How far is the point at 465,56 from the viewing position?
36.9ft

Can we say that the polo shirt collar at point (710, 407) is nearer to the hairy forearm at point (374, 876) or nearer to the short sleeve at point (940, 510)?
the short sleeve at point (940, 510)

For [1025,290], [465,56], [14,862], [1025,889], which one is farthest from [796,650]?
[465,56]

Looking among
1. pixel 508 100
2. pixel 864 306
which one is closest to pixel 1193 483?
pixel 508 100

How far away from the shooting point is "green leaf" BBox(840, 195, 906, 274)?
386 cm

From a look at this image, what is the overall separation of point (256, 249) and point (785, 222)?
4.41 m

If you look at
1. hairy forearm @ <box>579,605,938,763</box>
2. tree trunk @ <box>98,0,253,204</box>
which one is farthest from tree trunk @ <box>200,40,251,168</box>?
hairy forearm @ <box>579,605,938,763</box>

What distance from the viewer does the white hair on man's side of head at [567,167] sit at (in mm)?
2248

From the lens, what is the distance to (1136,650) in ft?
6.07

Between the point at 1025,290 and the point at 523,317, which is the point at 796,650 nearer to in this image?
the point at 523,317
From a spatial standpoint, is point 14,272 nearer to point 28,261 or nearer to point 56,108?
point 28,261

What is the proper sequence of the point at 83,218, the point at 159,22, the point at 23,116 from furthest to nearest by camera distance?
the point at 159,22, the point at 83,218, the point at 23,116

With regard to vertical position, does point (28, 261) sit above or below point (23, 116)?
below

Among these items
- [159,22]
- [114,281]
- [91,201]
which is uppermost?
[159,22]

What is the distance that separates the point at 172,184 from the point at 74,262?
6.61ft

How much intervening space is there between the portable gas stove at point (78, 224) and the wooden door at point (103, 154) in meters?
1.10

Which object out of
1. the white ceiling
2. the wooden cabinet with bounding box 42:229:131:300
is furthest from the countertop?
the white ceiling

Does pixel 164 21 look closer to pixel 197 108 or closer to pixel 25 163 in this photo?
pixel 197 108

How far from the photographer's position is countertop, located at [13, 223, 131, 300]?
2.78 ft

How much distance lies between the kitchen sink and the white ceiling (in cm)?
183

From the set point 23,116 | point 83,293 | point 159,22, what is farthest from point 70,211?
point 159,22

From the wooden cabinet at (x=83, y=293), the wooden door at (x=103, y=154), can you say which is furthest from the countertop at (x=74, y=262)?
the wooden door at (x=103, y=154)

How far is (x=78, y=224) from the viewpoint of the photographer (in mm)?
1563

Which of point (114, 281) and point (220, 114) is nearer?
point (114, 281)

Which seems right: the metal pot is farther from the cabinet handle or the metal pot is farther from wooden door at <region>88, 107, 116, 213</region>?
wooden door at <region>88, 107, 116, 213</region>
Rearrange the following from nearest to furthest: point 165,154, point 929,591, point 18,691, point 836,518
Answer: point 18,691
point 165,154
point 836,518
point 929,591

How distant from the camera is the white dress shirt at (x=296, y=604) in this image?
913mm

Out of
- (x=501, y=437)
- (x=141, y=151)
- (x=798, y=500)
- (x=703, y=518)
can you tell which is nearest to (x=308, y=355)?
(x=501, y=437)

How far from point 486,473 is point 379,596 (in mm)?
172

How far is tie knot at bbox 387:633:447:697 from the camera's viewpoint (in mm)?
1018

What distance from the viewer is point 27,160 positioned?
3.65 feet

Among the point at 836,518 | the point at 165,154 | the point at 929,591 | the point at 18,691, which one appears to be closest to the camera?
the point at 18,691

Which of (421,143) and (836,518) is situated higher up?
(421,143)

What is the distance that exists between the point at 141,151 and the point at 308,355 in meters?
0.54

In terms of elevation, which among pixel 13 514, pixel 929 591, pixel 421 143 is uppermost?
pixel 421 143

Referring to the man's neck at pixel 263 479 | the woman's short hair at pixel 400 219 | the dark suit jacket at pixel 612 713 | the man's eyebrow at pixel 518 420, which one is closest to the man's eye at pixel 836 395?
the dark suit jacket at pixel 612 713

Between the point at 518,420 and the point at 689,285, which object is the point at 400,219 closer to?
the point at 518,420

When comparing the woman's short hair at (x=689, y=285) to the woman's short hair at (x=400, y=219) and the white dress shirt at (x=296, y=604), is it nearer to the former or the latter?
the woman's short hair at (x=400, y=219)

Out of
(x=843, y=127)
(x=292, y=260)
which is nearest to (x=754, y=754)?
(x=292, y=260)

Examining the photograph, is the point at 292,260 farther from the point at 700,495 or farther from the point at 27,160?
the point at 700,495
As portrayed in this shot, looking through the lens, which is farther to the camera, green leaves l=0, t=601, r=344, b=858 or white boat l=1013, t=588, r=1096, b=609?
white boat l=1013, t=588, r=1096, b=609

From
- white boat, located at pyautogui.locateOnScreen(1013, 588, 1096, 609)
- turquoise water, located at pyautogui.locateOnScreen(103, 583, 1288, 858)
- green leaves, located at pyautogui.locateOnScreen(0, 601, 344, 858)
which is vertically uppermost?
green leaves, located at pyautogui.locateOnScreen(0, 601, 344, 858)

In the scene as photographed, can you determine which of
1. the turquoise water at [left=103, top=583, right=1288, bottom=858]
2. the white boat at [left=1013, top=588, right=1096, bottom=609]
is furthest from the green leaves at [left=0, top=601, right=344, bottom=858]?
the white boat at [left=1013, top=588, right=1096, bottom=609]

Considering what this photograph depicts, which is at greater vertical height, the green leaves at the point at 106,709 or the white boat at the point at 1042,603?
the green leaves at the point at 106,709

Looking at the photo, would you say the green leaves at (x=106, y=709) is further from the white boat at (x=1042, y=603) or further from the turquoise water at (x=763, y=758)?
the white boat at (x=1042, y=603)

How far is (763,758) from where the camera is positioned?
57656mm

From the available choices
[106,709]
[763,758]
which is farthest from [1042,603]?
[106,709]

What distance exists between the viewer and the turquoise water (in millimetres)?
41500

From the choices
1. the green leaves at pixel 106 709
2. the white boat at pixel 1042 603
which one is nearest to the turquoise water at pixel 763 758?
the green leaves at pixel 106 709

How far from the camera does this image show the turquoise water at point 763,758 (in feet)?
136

+++

Copy out every line of the data above, exactly as given.

_Response to the exercise:_
How far is the point at 465,56 from the viewing position?
36.9ft

Can we say that the polo shirt collar at point (710, 407) is nearer to the hairy forearm at point (374, 876) or nearer to the short sleeve at point (940, 510)?
the short sleeve at point (940, 510)

For [1025,290], [465,56], [14,862], [1025,889], which one is farthest from [796,650]?
[465,56]

Looking among
1. pixel 508 100
2. pixel 864 306
which one is closest to pixel 1193 483?
pixel 508 100

How far away from the shooting point is "green leaf" BBox(840, 195, 906, 274)?
386 cm

From a look at this image, what is the overall separation of point (256, 249) and point (785, 222)?
4.41 m

If you look at
1. hairy forearm @ <box>579,605,938,763</box>
2. tree trunk @ <box>98,0,253,204</box>
which one is farthest from tree trunk @ <box>200,40,251,168</box>?
hairy forearm @ <box>579,605,938,763</box>

What distance from the viewer does the white hair on man's side of head at [567,167] sit at (in mm)?
2248

From the lens, what is the distance to (1136,650) in ft?
6.07

Between the point at 1025,290 and the point at 523,317, which is the point at 796,650 nearer to in this image?
the point at 523,317
From a spatial standpoint, is point 14,272 nearer to point 28,261 or nearer to point 56,108?
point 28,261

What is the proper sequence of the point at 83,218, the point at 159,22, the point at 23,116 from furthest to nearest by camera distance?
the point at 159,22, the point at 83,218, the point at 23,116

With regard to vertical position, does point (28, 261) sit above or below point (23, 116)?
below

Among these items
- [159,22]
- [114,281]
- [91,201]
which is uppermost?
[159,22]

What is the distance that separates the point at 172,184 from the point at 74,262?
6.61ft

How much intervening space is there between the portable gas stove at point (78, 224) and the wooden door at point (103, 154) in meters?
1.10

Which object out of
1. the white ceiling
2. the wooden cabinet with bounding box 42:229:131:300
is furthest from the countertop?
the white ceiling

Does pixel 164 21 look closer to pixel 197 108 or closer to pixel 25 163 in this photo?
pixel 197 108

How far from the photographer's position is countertop, located at [13, 223, 131, 300]?
2.78 ft

How much distance lies between the kitchen sink and the white ceiling (in cm)?
183

From the set point 23,116 | point 83,293 | point 159,22, what is farthest from point 70,211?
point 159,22

From the wooden cabinet at (x=83, y=293), the wooden door at (x=103, y=154), can you say which is furthest from the countertop at (x=74, y=262)?
the wooden door at (x=103, y=154)

How far is (x=78, y=224) from the viewpoint of the photographer (in mm)?
1563

Which of point (114, 281) and point (220, 114) is nearer?
point (114, 281)

Which seems right: the metal pot is farther from the cabinet handle or the metal pot is farther from wooden door at <region>88, 107, 116, 213</region>?
wooden door at <region>88, 107, 116, 213</region>
Rearrange the following from nearest to furthest: point 165,154, point 929,591, point 18,691, point 836,518
Answer: point 18,691
point 165,154
point 836,518
point 929,591

How distant from the camera is the white dress shirt at (x=296, y=604) in this image?
913mm

Out of
- (x=501, y=437)
- (x=141, y=151)
- (x=798, y=500)
- (x=703, y=518)
can you tell which is nearest to (x=308, y=355)?
(x=501, y=437)

How far from point 486,473 is point 379,596 (in mm)?
172

How far is tie knot at bbox 387:633:447:697 from the camera's viewpoint (in mm)?
1018

What distance from the viewer is point 27,160 positioned?
3.65 feet

Among the point at 836,518 | the point at 165,154 | the point at 929,591 | the point at 18,691, which one appears to be closest to the camera?
the point at 18,691

Which of (421,143) and (836,518) is situated higher up?
(421,143)

What is the distance that exists between the point at 141,151 and the point at 308,355 in meters?
0.54

In terms of elevation, which among pixel 13 514, pixel 929 591, pixel 421 143 is uppermost?
pixel 421 143

Referring to the man's neck at pixel 263 479 | the woman's short hair at pixel 400 219 | the dark suit jacket at pixel 612 713 | the man's eyebrow at pixel 518 420, which one is closest to the man's eye at pixel 836 395?
the dark suit jacket at pixel 612 713

Between the point at 518,420 and the point at 689,285, which object is the point at 400,219 closer to?
the point at 518,420

When comparing the woman's short hair at (x=689, y=285) to the woman's short hair at (x=400, y=219) and the white dress shirt at (x=296, y=604), is it nearer to the former or the latter?
the woman's short hair at (x=400, y=219)

Out of
(x=843, y=127)
(x=292, y=260)
which is nearest to (x=754, y=754)?
(x=292, y=260)

Examining the photograph, is the point at 292,260 farther from the point at 700,495 or farther from the point at 27,160?
the point at 700,495
As portrayed in this shot, looking through the lens, which is farther to the camera, green leaves l=0, t=601, r=344, b=858 or white boat l=1013, t=588, r=1096, b=609?
white boat l=1013, t=588, r=1096, b=609

From
- white boat, located at pyautogui.locateOnScreen(1013, 588, 1096, 609)
- turquoise water, located at pyautogui.locateOnScreen(103, 583, 1288, 858)
- green leaves, located at pyautogui.locateOnScreen(0, 601, 344, 858)
which is vertically uppermost?
green leaves, located at pyautogui.locateOnScreen(0, 601, 344, 858)

In the scene as photographed, can you determine which of
1. the turquoise water at [left=103, top=583, right=1288, bottom=858]
2. the white boat at [left=1013, top=588, right=1096, bottom=609]
is furthest from the green leaves at [left=0, top=601, right=344, bottom=858]?
the white boat at [left=1013, top=588, right=1096, bottom=609]

Considering what this photograph depicts, which is at greater vertical height, the green leaves at the point at 106,709 or the white boat at the point at 1042,603?
the green leaves at the point at 106,709

Looking at the photo, would you say the green leaves at (x=106, y=709) is further from the white boat at (x=1042, y=603) or further from the turquoise water at (x=763, y=758)?
the white boat at (x=1042, y=603)

How far is (763,758) from where the camera is positioned?
57656mm

From the available choices
[106,709]
[763,758]
which is farthest from [1042,603]?
[106,709]

What distance exists between the viewer and the turquoise water (in millimetres)?
41500

From the choices
1. the green leaves at pixel 106 709
2. the white boat at pixel 1042 603
which one is nearest to the turquoise water at pixel 763 758?
the green leaves at pixel 106 709

How far from the camera does this image show the turquoise water at point 763,758 (in feet)?
136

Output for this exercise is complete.